— START OF Data provided —

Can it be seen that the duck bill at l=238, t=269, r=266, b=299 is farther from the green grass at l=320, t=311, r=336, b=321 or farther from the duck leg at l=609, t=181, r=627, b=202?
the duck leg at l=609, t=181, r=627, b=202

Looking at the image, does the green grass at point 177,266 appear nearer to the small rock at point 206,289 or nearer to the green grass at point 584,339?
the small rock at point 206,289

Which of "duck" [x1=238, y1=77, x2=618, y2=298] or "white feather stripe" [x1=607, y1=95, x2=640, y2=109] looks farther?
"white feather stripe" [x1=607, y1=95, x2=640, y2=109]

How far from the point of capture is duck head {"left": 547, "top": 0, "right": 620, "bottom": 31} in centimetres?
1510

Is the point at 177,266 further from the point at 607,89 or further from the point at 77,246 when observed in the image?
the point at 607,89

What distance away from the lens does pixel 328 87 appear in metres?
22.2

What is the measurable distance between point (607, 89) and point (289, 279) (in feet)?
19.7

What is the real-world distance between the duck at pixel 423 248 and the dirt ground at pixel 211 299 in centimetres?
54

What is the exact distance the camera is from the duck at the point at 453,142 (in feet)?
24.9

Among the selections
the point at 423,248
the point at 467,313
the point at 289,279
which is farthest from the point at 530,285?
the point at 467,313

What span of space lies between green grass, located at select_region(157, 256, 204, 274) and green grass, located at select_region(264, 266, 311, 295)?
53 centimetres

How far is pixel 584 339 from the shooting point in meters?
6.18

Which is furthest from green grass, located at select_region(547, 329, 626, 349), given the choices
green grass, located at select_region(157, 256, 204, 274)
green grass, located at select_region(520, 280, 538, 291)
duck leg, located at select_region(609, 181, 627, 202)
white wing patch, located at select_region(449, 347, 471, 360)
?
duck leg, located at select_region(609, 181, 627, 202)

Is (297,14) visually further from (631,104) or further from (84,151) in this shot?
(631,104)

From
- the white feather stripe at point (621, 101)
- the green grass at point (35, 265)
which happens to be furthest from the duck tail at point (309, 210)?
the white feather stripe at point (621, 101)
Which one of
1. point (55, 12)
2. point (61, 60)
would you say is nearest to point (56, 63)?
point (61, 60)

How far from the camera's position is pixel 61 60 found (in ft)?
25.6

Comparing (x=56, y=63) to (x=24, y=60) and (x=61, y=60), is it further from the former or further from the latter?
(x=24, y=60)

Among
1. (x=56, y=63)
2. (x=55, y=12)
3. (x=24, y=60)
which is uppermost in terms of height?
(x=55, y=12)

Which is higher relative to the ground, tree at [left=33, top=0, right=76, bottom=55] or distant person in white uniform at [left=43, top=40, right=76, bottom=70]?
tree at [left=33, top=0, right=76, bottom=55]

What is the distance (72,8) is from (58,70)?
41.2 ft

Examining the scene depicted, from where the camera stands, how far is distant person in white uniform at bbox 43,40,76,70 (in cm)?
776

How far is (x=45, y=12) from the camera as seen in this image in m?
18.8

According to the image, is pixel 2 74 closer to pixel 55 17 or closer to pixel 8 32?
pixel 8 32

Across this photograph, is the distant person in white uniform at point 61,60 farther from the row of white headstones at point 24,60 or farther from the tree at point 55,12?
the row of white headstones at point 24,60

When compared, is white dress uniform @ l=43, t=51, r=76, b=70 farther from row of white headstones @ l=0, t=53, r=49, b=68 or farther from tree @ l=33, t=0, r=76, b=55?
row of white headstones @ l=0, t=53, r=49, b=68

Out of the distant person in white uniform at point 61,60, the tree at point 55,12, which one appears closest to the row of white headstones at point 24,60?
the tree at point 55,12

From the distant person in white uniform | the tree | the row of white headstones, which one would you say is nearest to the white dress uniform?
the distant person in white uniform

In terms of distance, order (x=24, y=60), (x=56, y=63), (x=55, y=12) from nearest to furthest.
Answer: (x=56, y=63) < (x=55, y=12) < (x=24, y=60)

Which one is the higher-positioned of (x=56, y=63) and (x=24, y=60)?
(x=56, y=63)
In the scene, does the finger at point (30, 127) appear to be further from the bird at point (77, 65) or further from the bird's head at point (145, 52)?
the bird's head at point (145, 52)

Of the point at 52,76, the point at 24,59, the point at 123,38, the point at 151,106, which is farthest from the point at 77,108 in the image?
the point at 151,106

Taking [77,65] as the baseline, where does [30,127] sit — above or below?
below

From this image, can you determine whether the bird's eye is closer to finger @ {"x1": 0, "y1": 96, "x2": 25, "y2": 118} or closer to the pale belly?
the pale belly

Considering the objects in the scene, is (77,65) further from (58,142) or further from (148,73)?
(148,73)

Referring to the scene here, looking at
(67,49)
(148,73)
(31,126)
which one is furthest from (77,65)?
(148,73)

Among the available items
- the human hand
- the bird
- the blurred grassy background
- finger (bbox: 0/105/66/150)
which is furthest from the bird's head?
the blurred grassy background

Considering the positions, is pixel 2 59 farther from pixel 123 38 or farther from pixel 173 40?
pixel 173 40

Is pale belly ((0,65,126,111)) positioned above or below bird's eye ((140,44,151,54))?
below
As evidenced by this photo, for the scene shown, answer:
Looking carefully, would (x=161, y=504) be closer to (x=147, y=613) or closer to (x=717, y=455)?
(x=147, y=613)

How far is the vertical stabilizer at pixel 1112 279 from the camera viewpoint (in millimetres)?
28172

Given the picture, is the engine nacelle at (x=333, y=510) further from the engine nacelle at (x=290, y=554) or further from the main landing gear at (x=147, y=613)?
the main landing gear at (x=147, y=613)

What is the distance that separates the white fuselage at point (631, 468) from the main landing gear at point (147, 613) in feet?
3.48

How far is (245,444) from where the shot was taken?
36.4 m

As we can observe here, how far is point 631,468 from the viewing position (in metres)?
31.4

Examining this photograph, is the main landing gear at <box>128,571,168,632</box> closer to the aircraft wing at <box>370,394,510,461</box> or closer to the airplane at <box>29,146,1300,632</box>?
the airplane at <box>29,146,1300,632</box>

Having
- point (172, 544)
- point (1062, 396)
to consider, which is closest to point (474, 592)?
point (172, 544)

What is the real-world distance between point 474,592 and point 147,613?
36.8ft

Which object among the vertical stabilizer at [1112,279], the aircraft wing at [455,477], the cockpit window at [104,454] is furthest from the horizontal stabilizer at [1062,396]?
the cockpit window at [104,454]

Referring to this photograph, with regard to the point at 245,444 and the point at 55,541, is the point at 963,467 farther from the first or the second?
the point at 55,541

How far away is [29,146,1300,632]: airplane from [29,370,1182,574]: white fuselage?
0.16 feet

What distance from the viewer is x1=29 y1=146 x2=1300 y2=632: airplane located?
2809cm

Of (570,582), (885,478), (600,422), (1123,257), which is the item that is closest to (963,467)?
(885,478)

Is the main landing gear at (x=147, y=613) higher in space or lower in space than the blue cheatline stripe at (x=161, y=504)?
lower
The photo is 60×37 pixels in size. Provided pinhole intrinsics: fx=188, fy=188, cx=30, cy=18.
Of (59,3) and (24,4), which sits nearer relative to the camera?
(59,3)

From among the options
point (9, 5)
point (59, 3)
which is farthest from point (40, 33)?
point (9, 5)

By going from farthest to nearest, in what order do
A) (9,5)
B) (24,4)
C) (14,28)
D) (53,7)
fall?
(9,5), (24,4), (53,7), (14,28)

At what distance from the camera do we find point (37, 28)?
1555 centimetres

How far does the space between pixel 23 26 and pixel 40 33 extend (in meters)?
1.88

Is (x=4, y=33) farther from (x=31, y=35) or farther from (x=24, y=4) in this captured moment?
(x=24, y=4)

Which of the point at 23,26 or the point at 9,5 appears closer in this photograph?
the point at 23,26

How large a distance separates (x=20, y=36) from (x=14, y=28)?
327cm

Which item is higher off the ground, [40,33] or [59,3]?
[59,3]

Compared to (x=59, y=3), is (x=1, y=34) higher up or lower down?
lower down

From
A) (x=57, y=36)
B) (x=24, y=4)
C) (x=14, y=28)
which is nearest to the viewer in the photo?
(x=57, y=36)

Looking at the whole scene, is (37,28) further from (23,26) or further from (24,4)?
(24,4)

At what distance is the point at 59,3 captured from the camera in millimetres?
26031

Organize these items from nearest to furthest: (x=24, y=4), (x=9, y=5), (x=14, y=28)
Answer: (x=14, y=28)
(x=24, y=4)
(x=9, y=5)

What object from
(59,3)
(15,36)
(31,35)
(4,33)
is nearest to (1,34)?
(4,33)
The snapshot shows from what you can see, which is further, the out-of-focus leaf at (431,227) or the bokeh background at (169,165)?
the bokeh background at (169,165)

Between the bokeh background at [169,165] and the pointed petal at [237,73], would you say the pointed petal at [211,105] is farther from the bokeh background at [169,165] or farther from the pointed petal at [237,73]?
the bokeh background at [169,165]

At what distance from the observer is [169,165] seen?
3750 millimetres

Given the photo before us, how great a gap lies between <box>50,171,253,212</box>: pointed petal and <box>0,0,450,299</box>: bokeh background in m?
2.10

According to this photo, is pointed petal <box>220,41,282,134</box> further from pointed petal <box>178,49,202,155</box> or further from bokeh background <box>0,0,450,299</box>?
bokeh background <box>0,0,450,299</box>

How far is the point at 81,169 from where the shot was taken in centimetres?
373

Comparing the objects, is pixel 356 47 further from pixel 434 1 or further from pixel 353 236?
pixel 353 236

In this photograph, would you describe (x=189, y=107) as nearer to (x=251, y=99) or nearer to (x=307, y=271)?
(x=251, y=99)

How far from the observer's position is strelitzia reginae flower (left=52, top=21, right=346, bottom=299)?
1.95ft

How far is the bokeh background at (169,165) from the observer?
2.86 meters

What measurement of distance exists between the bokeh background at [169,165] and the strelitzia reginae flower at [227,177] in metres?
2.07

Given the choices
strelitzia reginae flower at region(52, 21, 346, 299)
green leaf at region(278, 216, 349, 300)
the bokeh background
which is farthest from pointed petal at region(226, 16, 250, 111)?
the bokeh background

— END OF Data provided —

- Requirement
Reproduce exactly the lines from the one with "Given the photo" through the end of the entries above, both ends included.

- Result
Given the photo before us, how great a gap lies between <box>50,171,253,212</box>: pointed petal and <box>0,0,450,299</box>: bokeh background in m?
2.10

According to this photo, is pointed petal <box>220,41,282,134</box> further from pointed petal <box>178,49,202,155</box> or further from bokeh background <box>0,0,450,299</box>?
bokeh background <box>0,0,450,299</box>

How far is the point at 81,169 from where the shot was taken in centimetres?
373

Comparing the objects, is pixel 356 47 further from pixel 434 1 or further from pixel 353 236?
pixel 353 236

In this photograph, would you describe (x=189, y=107) as nearer to (x=251, y=99) or nearer to (x=307, y=271)?
(x=251, y=99)

How far from the observer's position is strelitzia reginae flower (left=52, top=21, right=346, bottom=299)?
1.95ft

How far is the bokeh background at (169,165) from the observer?
2.86 meters

What measurement of distance exists between the bokeh background at [169,165] and the strelitzia reginae flower at [227,177] in metres?
2.07

Given the choices
strelitzia reginae flower at region(52, 21, 346, 299)
green leaf at region(278, 216, 349, 300)
the bokeh background
which is farthest from pointed petal at region(226, 16, 250, 111)?
the bokeh background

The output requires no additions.